→ Document segment:
There is good reason for believing that [Jim],(18) the hostler at the Contention Mine, had something to do with the stealing of the horses belonging to Mr. White, or was in conspiracy with McMasters for that purpose. The former was on one of the horses the night of the theft and called at the telegraph office at about 9 o’clock and asked for telegrams. A few minutes later he spoke to “Sandy Bob,” saying he wanted to go down to Benson on his stage. Upon being told that Bob’s stage did not run at night, he replied that he would go on the other. He did not leave on the stage and has not been seen or heard of since. This, in connection with the fact that the theft was certainly committed by some one familiar with the premises makes the case circumstantially very strong against him.

 

According to the Nugget of September 15, McMaster had been seen mounted on one of the stolen horses, a sorrel, on Tuesday the 13th. The tale then took this strange turn in the pages of the Epitaph on September 16th:

 

Yesterday, rumors were rife on the street that Colonel I. E. James had been kidnapped by cowboys, who held him for a hostage of $50,000. It seems that on Thursday night [Jim], who is supposed to know considerable about the disappearance of the horses from the Contention mine, came to him and told him that if [Colonel James] would go with him to Tucson they could get the horses. They immediately procured horses and set out about one o’clock in the night. Nothing was heard from them until last night, when a dispatch was received from Col. James announcing his safe arrival in Tucson.

→ Data section:
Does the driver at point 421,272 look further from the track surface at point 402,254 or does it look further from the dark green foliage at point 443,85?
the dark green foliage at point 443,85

→ Given task 1:
Summarize the horse-theft account in two sentences.
→ Given task 2:
Reproduce the horse-theft account word for word from "Yesterday, rumors were" to "arrival in Tucson.".

→ Task solution 1:
Jim, the hostler at the Contention Mine, is believed to have had a hand in stealing Mr. White's horses: he was riding one of them the night of the theft, spoke of going down to Benson by stage, and has not been seen since. Later, rumors held that cowboys had kidnapped Colonel I. E. James after he set out with Jim to recover the horses in Tucson, but a dispatch then announced the colonel's safe arrival there.

→ Task solution 2:
Yesterday, rumors were rife on the street that Colonel I. E. James had been kidnapped by cowboys, who held him for a hostage of $50,000. It seems that on Thursday night [Jim], who is supposed to know considerable about the disappearance of the horses from the Contention mine, came to him and told him that if [Colonel James] would go with him to Tucson they could get the horses. They immediately procured horses and set out about one o’clock in the night. Nothing was heard from them until last night, when a dispatch was received from Col. James announcing his safe arrival in Tucson.